- [SUPPLIED DATA]:
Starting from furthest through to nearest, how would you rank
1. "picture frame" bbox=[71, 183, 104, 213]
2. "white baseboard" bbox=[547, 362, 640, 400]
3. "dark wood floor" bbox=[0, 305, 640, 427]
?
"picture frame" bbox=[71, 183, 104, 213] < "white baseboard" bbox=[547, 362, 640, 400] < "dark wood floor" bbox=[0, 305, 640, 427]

- [PROBLEM REQUIREMENTS]: Please convert every line of the items above into a JSON list of strings, one string per line, leaving out any blank lines.

- [COMPLETE RESPONSE]:
[
  "Starting from furthest through to nearest, how would you rank",
  "1. \"picture frame\" bbox=[71, 183, 104, 213]",
  "2. \"white baseboard\" bbox=[547, 362, 640, 400]",
  "3. \"dark wood floor\" bbox=[0, 305, 640, 427]",
  "?",
  "\"picture frame\" bbox=[71, 183, 104, 213] < \"white baseboard\" bbox=[547, 362, 640, 400] < \"dark wood floor\" bbox=[0, 305, 640, 427]"
]